- _SHORT EXERCISE_: Could you recast the items below as a Markdown table with two columns, Row and Line, giving each nonblank line its own numbered row and leaving out the blank lines?

- _DATA EXTRACT_:
◆ ◆ ◆ ◆
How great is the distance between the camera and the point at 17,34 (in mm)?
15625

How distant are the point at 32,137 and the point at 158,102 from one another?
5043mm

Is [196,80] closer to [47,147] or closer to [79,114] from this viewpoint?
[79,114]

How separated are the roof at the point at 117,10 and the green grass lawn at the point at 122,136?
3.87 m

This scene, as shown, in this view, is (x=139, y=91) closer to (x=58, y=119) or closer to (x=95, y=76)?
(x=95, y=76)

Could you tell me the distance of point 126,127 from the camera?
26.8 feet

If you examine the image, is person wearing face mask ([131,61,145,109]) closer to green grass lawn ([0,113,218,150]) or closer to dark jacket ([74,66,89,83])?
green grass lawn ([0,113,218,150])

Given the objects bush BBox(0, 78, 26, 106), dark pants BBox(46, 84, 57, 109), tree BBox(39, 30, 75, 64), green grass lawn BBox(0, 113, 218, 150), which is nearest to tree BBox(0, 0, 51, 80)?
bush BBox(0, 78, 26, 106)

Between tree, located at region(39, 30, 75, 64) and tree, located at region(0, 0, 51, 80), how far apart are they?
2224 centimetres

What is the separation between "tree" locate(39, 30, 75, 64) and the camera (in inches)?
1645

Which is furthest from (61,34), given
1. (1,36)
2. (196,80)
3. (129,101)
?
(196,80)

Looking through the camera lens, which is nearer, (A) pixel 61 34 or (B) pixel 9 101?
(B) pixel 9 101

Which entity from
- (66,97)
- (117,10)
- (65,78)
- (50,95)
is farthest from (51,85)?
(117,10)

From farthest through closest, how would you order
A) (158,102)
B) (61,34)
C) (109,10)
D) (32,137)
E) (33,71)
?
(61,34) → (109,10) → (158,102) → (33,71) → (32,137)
◆ ◆ ◆ ◆
- _EXERCISE RESULT_:
| Row | Line |
|---|---|
| 1 | How great is the distance between the camera and the point at 17,34 (in mm)? |
| 2 | 15625 |
| 3 | How distant are the point at 32,137 and the point at 158,102 from one another? |
| 4 | 5043mm |
| 5 | Is [196,80] closer to [47,147] or closer to [79,114] from this viewpoint? |
| 6 | [79,114] |
| 7 | How separated are the roof at the point at 117,10 and the green grass lawn at the point at 122,136? |
| 8 | 3.87 m |
| 9 | This scene, as shown, in this view, is (x=139, y=91) closer to (x=58, y=119) or closer to (x=95, y=76)? |
| 10 | (x=95, y=76) |
| 11 | Could you tell me the distance of point 126,127 from the camera? |
| 12 | 26.8 feet |
| 13 | If you examine the image, is person wearing face mask ([131,61,145,109]) closer to green grass lawn ([0,113,218,150]) or closer to dark jacket ([74,66,89,83])? |
| 14 | green grass lawn ([0,113,218,150]) |
| 15 | Given the objects bush BBox(0, 78, 26, 106), dark pants BBox(46, 84, 57, 109), tree BBox(39, 30, 75, 64), green grass lawn BBox(0, 113, 218, 150), which is nearest to tree BBox(0, 0, 51, 80)? |
| 16 | bush BBox(0, 78, 26, 106) |
| 17 | Between tree, located at region(39, 30, 75, 64) and tree, located at region(0, 0, 51, 80), how far apart are they? |
| 18 | 2224 centimetres |
| 19 | What is the separation between "tree" locate(39, 30, 75, 64) and the camera (in inches)? |
| 20 | 1645 |
| 21 | Which is furthest from (61,34), given |
| 22 | 1. (1,36) |
| 23 | 2. (196,80) |
| 24 | 3. (129,101) |
| 25 | ? |
| 26 | (196,80) |
| 27 | Looking through the camera lens, which is nearer, (A) pixel 61 34 or (B) pixel 9 101? |
| 28 | (B) pixel 9 101 |
| 29 | Which entity from |
| 30 | - (66,97) |
| 31 | - (117,10) |
| 32 | - (65,78) |
| 33 | - (50,95) |
| 34 | is farthest from (51,85)? |
| 35 | (117,10) |
| 36 | From farthest through closest, how would you order |
| 37 | A) (158,102) |
| 38 | B) (61,34) |
| 39 | C) (109,10) |
| 40 | D) (32,137) |
| 41 | E) (33,71) |
| 42 | ? |
| 43 | (61,34) → (109,10) → (158,102) → (33,71) → (32,137) |